Rosenheim – Man sollte es probieren: Im schnöden Alltag das Besondere zu sehen, hält jung. Das ist eine steile These, zugegeben, aber eines ist ja wissenschaftlich erwiesen: Dass mit zunehmendem Alter die Zeit deshalb immer schneller zu vergehen zu scheint, weil das Leben immer mehr aus Routine besteht, während man als Kind fast täglich mit gänzlich Neuem konfrontiert wird.
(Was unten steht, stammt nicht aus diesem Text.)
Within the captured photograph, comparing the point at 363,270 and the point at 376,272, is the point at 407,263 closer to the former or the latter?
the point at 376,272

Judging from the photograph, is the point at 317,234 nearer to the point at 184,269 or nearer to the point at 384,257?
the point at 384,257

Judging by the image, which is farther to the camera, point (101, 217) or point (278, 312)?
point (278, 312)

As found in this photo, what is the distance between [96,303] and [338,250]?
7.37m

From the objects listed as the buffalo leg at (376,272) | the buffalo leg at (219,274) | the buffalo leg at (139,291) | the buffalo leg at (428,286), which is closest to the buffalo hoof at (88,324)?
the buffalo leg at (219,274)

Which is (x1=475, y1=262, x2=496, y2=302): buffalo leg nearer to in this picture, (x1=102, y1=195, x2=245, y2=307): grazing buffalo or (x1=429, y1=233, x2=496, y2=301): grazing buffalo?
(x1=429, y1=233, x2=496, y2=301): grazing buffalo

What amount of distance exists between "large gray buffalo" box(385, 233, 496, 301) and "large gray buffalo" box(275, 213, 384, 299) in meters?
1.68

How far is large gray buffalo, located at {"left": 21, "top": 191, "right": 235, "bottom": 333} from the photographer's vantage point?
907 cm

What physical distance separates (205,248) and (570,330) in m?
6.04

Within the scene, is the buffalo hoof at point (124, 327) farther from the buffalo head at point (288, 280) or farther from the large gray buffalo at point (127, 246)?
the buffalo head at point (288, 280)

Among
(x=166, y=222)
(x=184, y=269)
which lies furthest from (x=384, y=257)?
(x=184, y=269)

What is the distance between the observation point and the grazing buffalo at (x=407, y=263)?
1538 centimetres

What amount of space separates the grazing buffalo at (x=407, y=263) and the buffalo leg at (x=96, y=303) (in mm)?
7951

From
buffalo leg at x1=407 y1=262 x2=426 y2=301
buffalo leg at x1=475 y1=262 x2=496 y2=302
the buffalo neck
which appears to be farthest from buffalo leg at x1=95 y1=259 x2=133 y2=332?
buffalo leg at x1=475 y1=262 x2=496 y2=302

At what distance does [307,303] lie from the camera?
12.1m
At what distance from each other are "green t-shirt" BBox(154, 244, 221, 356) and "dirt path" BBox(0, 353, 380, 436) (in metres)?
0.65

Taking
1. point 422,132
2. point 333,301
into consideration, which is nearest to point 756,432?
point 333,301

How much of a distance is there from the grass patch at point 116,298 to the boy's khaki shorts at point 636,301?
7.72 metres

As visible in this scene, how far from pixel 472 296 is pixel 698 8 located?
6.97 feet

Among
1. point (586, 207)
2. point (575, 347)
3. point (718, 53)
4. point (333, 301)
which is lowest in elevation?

Und das „Besondere“ lässt sich bei etwas gutem Willen selbst in den scheinbar banalsten Dingen erkennen. Sogar in Straßennamen. Die sind nämlich nur selten „einfach so“ verteilt worden, sie stecken vielmehr voller Geschichte – die wird beim bloßen Vorübergehen nur nicht mehr wahrgenommen.
„Doppelbödiges“
in Rosenheim?
Und genau um diese „versteckte“ Geschichte der Straßennamen geht es am kommenden Donnerstag, 11. September, in einem Vortrag des Historischen Vereins. Und vorweggenommen schon ein Beispiel: Salzburger Weg, Kärntner Weg, Steiermark Weg – das sind nicht Namen, die vergeben wurden, weil man in der Stadtverwaltung dachte, „uns fällt nichts Besseres ein, nennen wir die Straßen einfach nach österreichischen Bundesländern“.
Sondern diese Straßen wurden 1938 nach dem „Anschluss“ Österreichs so benannt – und zwar nach den gleichnamigen Reichsgauen, die als nationalsozialistische Verwaltungseinheiten in annektierten Gebieten geschaffen wurden. Das wird besonders deutlich beim „Niederdonauweg“ und „Oberdonauweg“. Damit sind die heutigen Bundesländer Niederösterreich und Oberösterreich gemeint – damals aber sollte der Wortanhang „-österreich“ vermieden werden, denn die Erinnerung an Österreich als eigenständiges Land war nicht mehr zeitgemäß.
Klar wird dabei, dass es offenbar hie und da Straßennamen gibt, die viel weniger harmlos sind, als man heute vermuten würde. Weshalb der Rosenheimer Stadtrat vor zwei Jahren einmal wissen wollte, was es mit den Straßennamen in der Stadt auf sich hat und wie viele solcher möglicherweise „doppelbödigen“ Straßennamen es in Rosenheim eigentlich gibt.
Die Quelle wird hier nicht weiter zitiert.